In other news from Washington, members of the Congressional Black Caucus met with the parents of Mychal Bell, the African-American teen jailed in the Jena Six case. Bell remains in prison despite a court’s ruling he was illegally tried as an adult. House Judiciary Chair John Conyers says he will press for Bell’s release.
A gathering of world leaders for the opening of the General Assembly continues at the United Nations. On Tuesday, Cuba’s delegation walked out of the General Assembly after President Bush called Fidel Castro a “cruel dictator” during his speech. In a statement, the Cuban government said: “Bush is responsible for the murder of over 600,000 civilians in Iraq. … He is a criminal and has no moral authority or credibility to judge any other country. … Cuba condemns and rejects every letter of his infamous tirade.”
As Bush spoke, hundreds of people rallied outside against the Iraq War. A coalition of New York City grandmothers held a mock funeral procession for those who have died in Iraq since the U.S. invasion.
Frances Goldin: “I wouldn’t miss a demonstration. I think we’ve got to end the war. I think we have to get out of Iraq. I think we have to get rid of the idiot president who doesn’t represent me but is still in power.”
Meanwhile, hundreds also turned out for a rally against Iranian President Mahmoud Ahmadinejad.
Mohammad Souri: “He’s just part of the system. The whole entire system is a regime of terror, death. I mean, that’s pretty obvious by now to the rest of the world. And we are opposing not only Ahmadinejad but the rest of the regime, all the mullahs, Khomeini and the rest.”

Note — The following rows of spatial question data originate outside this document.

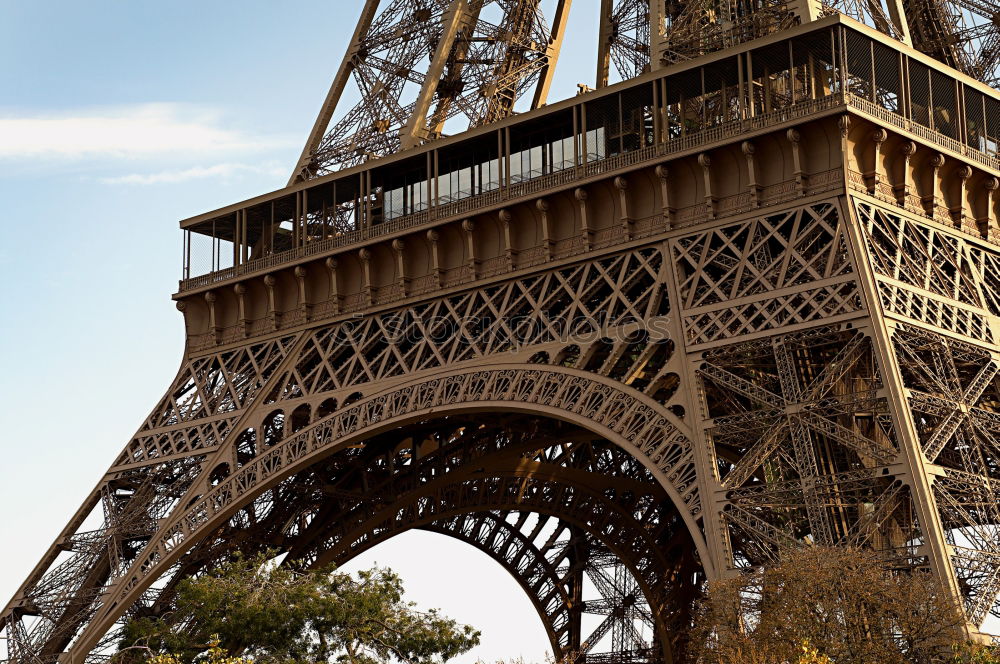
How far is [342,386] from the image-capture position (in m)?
36.6

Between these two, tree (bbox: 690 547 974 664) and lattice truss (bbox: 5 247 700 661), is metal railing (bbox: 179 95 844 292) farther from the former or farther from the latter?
tree (bbox: 690 547 974 664)

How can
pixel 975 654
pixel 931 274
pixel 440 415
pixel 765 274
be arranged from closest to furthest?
pixel 975 654 → pixel 765 274 → pixel 931 274 → pixel 440 415

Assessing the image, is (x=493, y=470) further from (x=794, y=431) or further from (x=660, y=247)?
(x=794, y=431)

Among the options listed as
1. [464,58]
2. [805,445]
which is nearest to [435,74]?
[464,58]

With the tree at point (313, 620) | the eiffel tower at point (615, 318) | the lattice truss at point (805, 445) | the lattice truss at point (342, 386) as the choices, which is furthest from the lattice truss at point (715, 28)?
the tree at point (313, 620)

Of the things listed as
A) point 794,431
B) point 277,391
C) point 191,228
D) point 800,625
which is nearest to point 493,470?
point 277,391

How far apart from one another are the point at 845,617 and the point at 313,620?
429 inches

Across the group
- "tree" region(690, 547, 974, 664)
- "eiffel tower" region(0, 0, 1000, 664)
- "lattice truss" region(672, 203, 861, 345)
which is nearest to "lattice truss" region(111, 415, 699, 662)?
"eiffel tower" region(0, 0, 1000, 664)

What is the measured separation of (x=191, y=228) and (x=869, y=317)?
18157 millimetres

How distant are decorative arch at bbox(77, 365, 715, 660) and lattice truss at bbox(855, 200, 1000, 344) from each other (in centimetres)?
442

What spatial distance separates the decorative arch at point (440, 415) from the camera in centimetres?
3031

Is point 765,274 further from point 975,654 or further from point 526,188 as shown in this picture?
point 975,654

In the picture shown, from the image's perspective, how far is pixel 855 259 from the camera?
29875mm

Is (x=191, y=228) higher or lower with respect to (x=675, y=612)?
higher
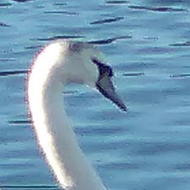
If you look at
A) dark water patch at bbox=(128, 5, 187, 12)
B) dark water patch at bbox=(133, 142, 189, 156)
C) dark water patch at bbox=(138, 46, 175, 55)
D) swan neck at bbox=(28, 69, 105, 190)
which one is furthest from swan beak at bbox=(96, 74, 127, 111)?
dark water patch at bbox=(128, 5, 187, 12)

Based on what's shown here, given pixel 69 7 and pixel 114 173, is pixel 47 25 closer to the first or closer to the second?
pixel 69 7

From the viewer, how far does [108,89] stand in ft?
34.2

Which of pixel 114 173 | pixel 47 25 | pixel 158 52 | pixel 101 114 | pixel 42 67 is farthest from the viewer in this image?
pixel 47 25

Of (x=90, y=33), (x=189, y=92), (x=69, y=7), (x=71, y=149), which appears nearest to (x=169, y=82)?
(x=189, y=92)

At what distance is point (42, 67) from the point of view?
998cm

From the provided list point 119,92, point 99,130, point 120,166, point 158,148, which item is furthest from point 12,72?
point 120,166

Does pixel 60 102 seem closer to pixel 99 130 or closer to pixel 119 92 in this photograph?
pixel 99 130

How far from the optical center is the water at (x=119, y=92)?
13.2 metres

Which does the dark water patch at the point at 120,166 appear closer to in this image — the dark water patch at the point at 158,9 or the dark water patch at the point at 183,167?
the dark water patch at the point at 183,167

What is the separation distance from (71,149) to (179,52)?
6.70 m

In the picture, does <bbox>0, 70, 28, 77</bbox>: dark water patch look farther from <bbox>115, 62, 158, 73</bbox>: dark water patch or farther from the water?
<bbox>115, 62, 158, 73</bbox>: dark water patch

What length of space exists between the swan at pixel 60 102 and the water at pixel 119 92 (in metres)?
2.70

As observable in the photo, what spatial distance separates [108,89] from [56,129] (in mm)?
577

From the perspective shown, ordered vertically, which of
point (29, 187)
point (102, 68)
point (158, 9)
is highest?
point (158, 9)
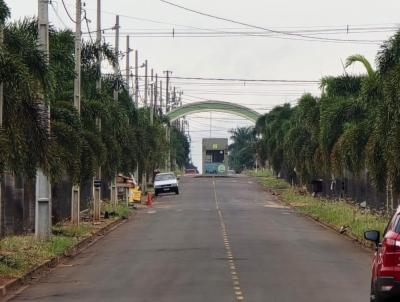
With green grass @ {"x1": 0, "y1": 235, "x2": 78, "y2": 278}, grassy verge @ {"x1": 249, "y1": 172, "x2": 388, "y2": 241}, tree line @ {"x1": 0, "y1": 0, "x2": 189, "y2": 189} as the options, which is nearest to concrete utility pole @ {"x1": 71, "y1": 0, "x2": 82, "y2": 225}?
tree line @ {"x1": 0, "y1": 0, "x2": 189, "y2": 189}

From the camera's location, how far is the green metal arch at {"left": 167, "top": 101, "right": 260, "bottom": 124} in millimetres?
113438

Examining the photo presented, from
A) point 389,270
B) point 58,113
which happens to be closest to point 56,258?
point 58,113

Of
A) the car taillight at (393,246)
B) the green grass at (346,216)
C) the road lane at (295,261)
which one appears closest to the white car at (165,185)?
the green grass at (346,216)

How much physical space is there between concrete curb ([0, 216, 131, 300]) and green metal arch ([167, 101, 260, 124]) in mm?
83596

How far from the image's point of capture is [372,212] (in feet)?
99.6

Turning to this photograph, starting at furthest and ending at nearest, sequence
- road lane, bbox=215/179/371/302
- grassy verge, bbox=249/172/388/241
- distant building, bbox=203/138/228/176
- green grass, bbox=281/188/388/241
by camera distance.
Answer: distant building, bbox=203/138/228/176 → grassy verge, bbox=249/172/388/241 → green grass, bbox=281/188/388/241 → road lane, bbox=215/179/371/302

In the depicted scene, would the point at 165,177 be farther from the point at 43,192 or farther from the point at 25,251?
the point at 25,251

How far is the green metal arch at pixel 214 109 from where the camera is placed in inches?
4466

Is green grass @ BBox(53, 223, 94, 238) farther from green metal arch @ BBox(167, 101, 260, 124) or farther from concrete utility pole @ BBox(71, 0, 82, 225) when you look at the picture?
green metal arch @ BBox(167, 101, 260, 124)

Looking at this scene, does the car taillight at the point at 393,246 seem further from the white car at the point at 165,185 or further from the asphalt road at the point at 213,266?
the white car at the point at 165,185

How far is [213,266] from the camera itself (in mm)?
17234

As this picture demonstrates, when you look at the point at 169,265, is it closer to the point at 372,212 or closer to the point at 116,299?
the point at 116,299

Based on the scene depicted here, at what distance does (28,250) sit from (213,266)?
446cm

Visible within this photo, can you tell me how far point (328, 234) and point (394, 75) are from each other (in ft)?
33.9
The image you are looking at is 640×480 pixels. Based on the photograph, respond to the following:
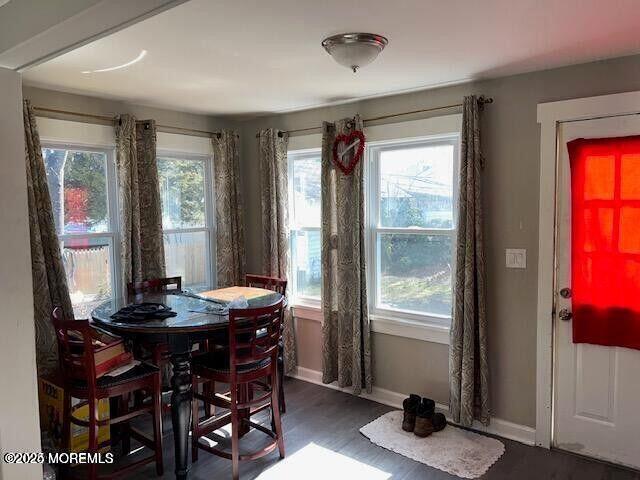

Inside the General Assembly, several Latin American leaders gave speeches focusing on climate change, poverty and human rights. Nicaraguan President Daniel Ortega criticized the U.S. role in Latin American and the world.
Nicaraguan President Daniel Ortega: “And then we had the immigrants from Europe who came over here to mix with those people and to become, in turn, owners of what didn’t belong to them. They robbed the original people of their rights and their cultures, and they imposed their culture and the interests of the colonizers, and that is what gave rise to what we see today. What we call the most exemplary democracy in the world is really tyranny. It is the most impressive and largest dictatorship that has ever existed: the empire of North America.”
And the Palestinian leader and physician Haidar Abdel-Shafi has died at the age of 88. Shafi led several Palestinian delegations to peace talks, including the 1991 Madrid Conference and subsequent sessions in Washington. He left the negotiation process in protest of the Israeli government’s refusal to halt settlement construction in the Occupied Territories. Shafi was also a founder of the Palestine Red Crescent Society in Gaza. Democracy Now! spoke to him in the midst of an Israeli attack on Gaza in May of 2004.
Dr. Haidar Abdel-Shafi: “Our declared position that we accepted a state and the borders in 1967, it is, I think — it proves that we are conciliatory. We want peace. We don’t want this confrontation that entails suffering on both sides. I think our position is very realistic. And I don’t see why Israel comes up and makes — I know that, I mean, Israel is acting on the basis of the inition and Zionist claims that were voiced in the first Zionist conference. But it is time to realize that what was said in the first Zionist congress is not workable. It entails the sacrifice of a whole population, Palestinians. And it’s time that everybody sobers up and sees the end of this, a terrible conflict that’s going on.”